● **文書の一節**:
╭──

あなたは「人を見た目で差別」していませんか?
きっかけ
今日たまたま、「入れ墨と公衆浴場問題」についてのニュース記事を読みました。
それによると、2020年の東京オリンピックを控え、入れ墨(タトゥー)をしている人を受け入れるホテル、旅館、スーパー銭湯や日帰り温泉が増えているのだとか。
もちろんこの手の議論はいつも真っ二つに分かれます。
「差別反対!」と叫ぶ人はたくさんいますし、メディア(&芸能人等の有名人)側としてはそちら側につく方が時代のトレンドにも合っていますし敵も作りにくいため、当然そちら寄りの論調に傾くことが多いです。

╰──

● **保存データ**:
╭──

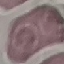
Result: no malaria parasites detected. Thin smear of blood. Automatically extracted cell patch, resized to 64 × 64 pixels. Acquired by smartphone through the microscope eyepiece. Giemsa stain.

╰──
╭──

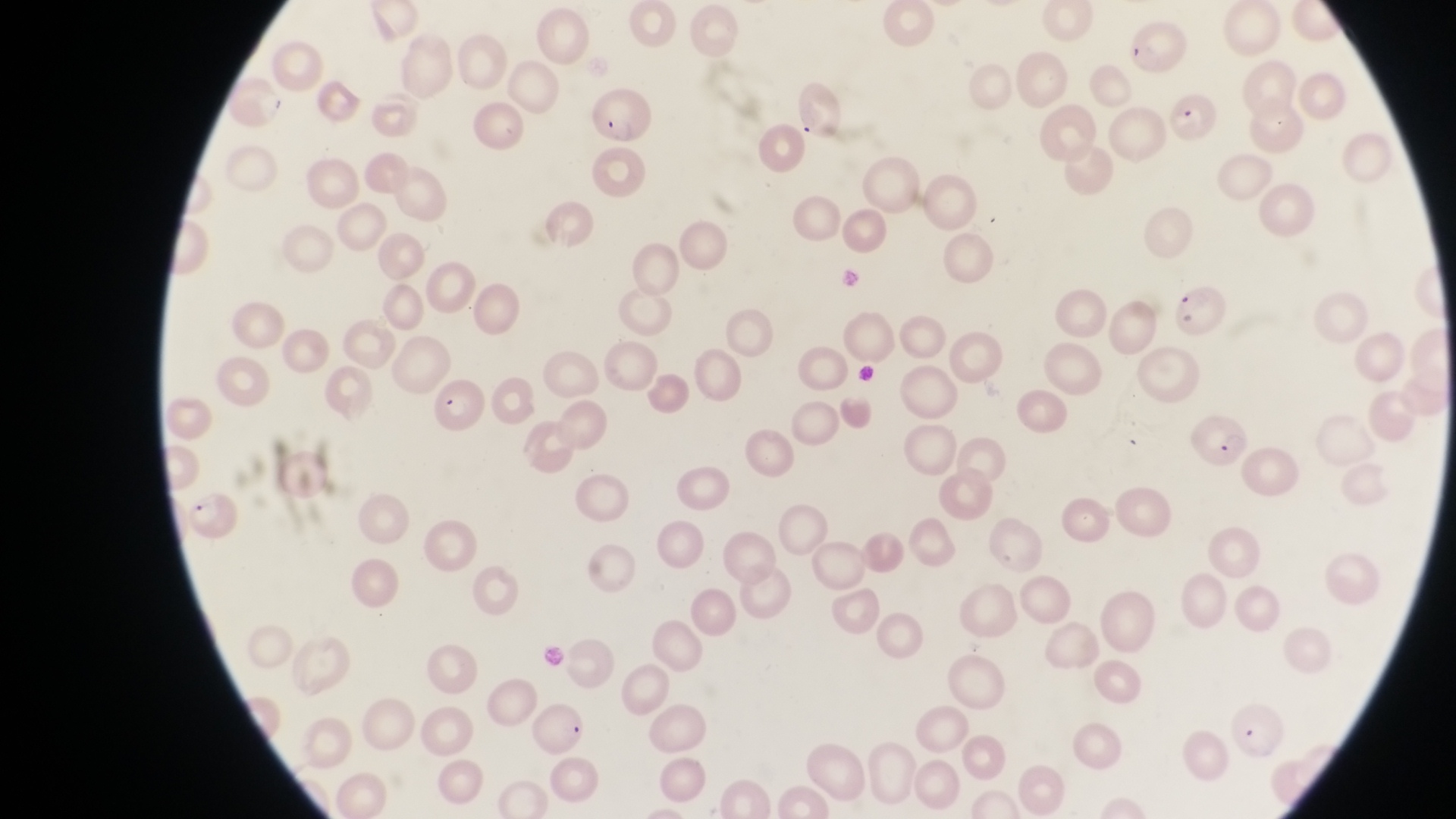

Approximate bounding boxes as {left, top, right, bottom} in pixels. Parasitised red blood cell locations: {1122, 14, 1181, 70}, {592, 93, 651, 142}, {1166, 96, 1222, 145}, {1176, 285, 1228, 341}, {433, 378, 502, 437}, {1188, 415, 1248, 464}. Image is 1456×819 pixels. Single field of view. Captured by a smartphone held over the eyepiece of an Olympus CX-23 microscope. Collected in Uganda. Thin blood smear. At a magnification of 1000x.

╰──
╭──

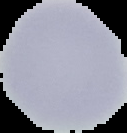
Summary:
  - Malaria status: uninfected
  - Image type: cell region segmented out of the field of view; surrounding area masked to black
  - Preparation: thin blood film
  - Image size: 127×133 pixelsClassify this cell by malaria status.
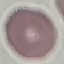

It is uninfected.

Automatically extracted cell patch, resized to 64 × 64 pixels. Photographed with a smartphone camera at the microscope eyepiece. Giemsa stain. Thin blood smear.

╰──

● **挑戦課題 1**: 入れ墨と公衆浴場の本文から、「それによると、2020年の東」から「の論調に傾くことが多いです。」までを一字一句そのまま引用しなさい。
● **挑戦課題 2**: 入れ墨と公衆浴場を扱った本文について、最後の文に続く内容を書き進めなさい。

● **課題の解答 1**:
それによると、2020年の東京オリンピックを控え、入れ墨(タトゥー)をしている人を受け入れるホテル、旅館、スーパー銭湯や日帰り温泉が増えているのだとか。
もちろんこの手の議論はいつも真っ二つに分かれます。
「差別反対!」と叫ぶ人はたくさんいますし、メディア(&芸能人等の有名人)側としてはそちら側につく方が時代のトレンドにも合っていますし敵も作りにくいため、当然そちら寄りの論調に傾くことが多いです。

● **課題の解答 2**:
一方、日本にはかつて入れ墨は犯罪者をマーキングするための一手法であったという過去がありますし、暴力団員が好んで彫る印象も未だに強いため、抵抗感を持つ人も多いです。
私個人としては、入れ墨は昔から見慣れているので見ても何とも思いませんし、自殺大国日本出身ですから、他人の自傷行為に口を挟むつもりもありません。ただ、私からしたら入れ墨はあくまで自傷行為ですから、身内や友人知人が彫ろうとしたら反対しますし、特に子供には見せたくありません。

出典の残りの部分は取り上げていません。